▸ **SHORT EXERCISE**: Using the traffic-stop guidance below, mark each statement yes or no according to whether it agrees with the guidance, and quote the words that decide it. 1. A driver who is pulled over should step out of the vehicle right away. 2. Officers are especially at risk during traffic stops after dark. 3. A driver should reach for a license as soon as the car stops.

▸ **DOCUMENT EXTRACT**:
((
There are many different reasons why the police might stop you. Whatever the reason, the officer needs your cooperation.

  • You may have committed a traffic violation.
     
  • You may fit the description of a suspect.
     
  • The officer might think you are in trouble and need help.
     
  • You may have witnessed a crime.

If you are stopped by the police while driving, you may feel confused, anxious or even angry. These are natural feelings, but remember traffic stops can also be stressful and dangerous for the police officer. Each year, a number of law enforcement officers are killed or seriously injured while making the "routine traffic stop". Police officers are especially vulnerable during the hours of darkness.

With this in mind, there are things that you, as a law-abiding citizen, can do to help lessen the unpleasantness of the experience.

WHEN STOPPED BY POLICE REMEMBER:

A police officer may pull you over at any time for a traffic offense or police investigation.

  • When you see the red and blue overhead lights and/or hear the siren, remain calm and safely pull over to the right side of the road.
     
  • Remain in your vehicle unless the officer advises otherwise.
     
  • Keep your hands on the steering wheel so the officer can see them.
     
  • Avoid any sudden movements - especially toward the floorboard, rear seat or passenger side of the vehicle.
     
  • Do not immediately reach for your license or other documents until the officer requests them. Most State Laws require drivers to show their license, vehicle registration and insurance card upon request.
))
▸ **ROWS**:
((
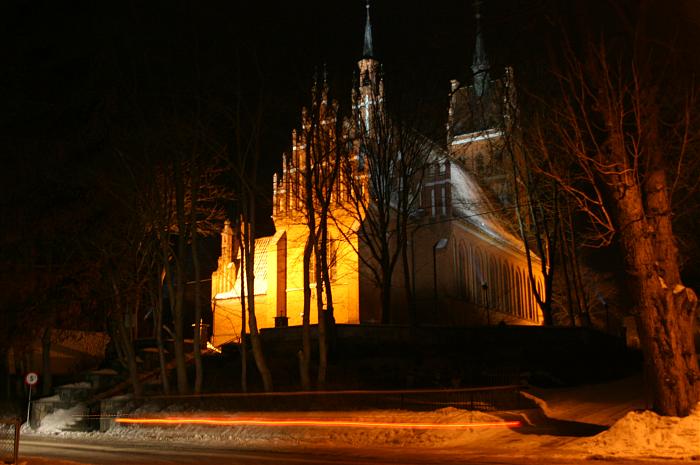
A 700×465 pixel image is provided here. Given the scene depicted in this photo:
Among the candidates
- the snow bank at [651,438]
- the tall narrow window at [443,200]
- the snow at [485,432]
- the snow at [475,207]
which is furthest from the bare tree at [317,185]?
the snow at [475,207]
))
((
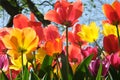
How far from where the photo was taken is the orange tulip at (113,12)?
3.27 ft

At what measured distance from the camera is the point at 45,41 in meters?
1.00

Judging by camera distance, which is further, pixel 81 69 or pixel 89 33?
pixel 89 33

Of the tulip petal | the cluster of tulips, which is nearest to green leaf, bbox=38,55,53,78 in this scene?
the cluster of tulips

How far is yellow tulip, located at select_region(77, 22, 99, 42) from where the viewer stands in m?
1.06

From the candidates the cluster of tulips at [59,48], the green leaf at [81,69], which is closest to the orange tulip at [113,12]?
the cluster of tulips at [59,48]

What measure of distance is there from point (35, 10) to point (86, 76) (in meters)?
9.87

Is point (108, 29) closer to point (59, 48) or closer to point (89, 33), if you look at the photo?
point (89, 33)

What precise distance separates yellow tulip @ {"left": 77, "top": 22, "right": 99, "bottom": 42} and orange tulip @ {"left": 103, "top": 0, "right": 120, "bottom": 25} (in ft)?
))
▸ **RESPONSE FOR THIS EXERCISE**:
1. No: "Remain in your vehicle unless the officer advises otherwise."
2. Yes: "Police officers are especially vulnerable during the hours of darkness."
3. No: "Do not immediately reach for your license or other documents until the officer requests them."